* EXTRACT

--- START ---

A walk allows you to practice obedience skills with your dog to increase the reliability of training. Reviewing the basic commands also increases the benefits of a walk because your dog is not simply ambling along, but is performing additional tasks. Taking your dog for a walk provides mental stimulation through territorial investigation. Nose to the ground and alert to the sights and sounds of the neighborhood, your dog gathers information about how its territory has changed since the last walk.

Along with the emotional benefits, there are physical benefits. Walking your dog is the best way to exercise a dog that may not move about much in your home or even in your yard. Aging pets must be kept as agile and fit as possible but may not be inclined to exercise without encouragement. Even if your pet is active in your yard, it is more active during a walk. The pleasure of your company is one of your dog's greatest motivations to exercise.

If you pass by another dog or person along the way, your dog has an opportunity to socialize. Dogs are social animals. It is in their nature to investigate unrecognized or recognized individuals. Puppies should be encouraged from a young age to appropriately greet and interact with other dogs and people while on walks. These positive experiences help the puppy behave appropriately when greeting visitors to your home, or when the dog is with you anywhere else. If a dog does not have the opportunity to socialize, it will not interact appropriately with people or other dogs.

Walking your dog is one of the best ways to prevent behavior problems. At least two walks daily help prevent elimination problems, destructiveness, separation anxiety and other common behavior disorders. Walk your dog soon after each meal, as this is the time it is most likely to urinate or defecate, and you can direct the dog to an appropriate location. Praise must be given immediately to be effective. If you simply let your dog out in the yard, you lose an opportunity to reinforce desirable behavior.

Allowing a dog to roam freely is dangerous both to the dog, other pets and people. It also gives the unsupervised dog freedom to regress to unacceptable wild behavior. Your dog's life could depend on its obedience to your warnings. Restricting some activity cannot be unkind in view of the possible consequences.

--- END ---

* DATA BELOW
--- START ---

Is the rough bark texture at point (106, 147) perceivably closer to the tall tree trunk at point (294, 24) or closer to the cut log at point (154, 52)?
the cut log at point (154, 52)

--- END ---

* WHAT IS BEING ASKED
Continue the text on the benefits of walking your dog, picking up right after its final sentence.

* WRITTEN REPLY
How to Walk a Dog

  1. Pick up your lead/leash. This signals to the dog that it is about to go for a walk. Make a dog sit patiently as you clip on the lead. Use a treat to lure the dog to sit if you have to. Make sure you only clip on the lead when the dog is sitting still, going for a walk is on your terms, not theirs.If you do not have a collar and/or leash, take a trip to the pet store, or any store that sells pet products, and buy one for your dog. Make sure it is the correct size for your dog; they usually have the weight or size requirements on the package.
  2. Walk him over to the door, ready for the walk.
  3. Make the dog sit. Tell them "wait". Make sure the dog waits inside as you step outside, and then say, "Ok come on!" and allow the dog to walk outside. Never just let the dog burst outside. Wait is basically stay, except the dog is expecting you to release it from the wait soon. Wait can be very useful when you answer the door and your dog obediently stands inside without you having to hold their collar.
  4. Open the door. Take the dog outside. Be careful, because the dog may pull on the leash when it sees that you are going outside.
  5. Always make sure the dog is behind you, or at your side. Do not to pull on the lead. Your dog will walk at its own pace, which may be faster than you. In that case, don't let the dog pull you. If the dog is pulling on the leash, tug back on the leash ever so slightly, and not to keep a constant strain on the dog's neck.
  6. Do not let your dog off the lead. Only do this in parks (dog parks), and/or on the beach (if allowed). There should be a sign saying whether or not your dog is allowed off the lead in that particular area.
  7. Continue the exercise when you get back home. Take the lead off your dog (making sure it sits still) and fill a dog bowl up with water so that your dog can have a drink.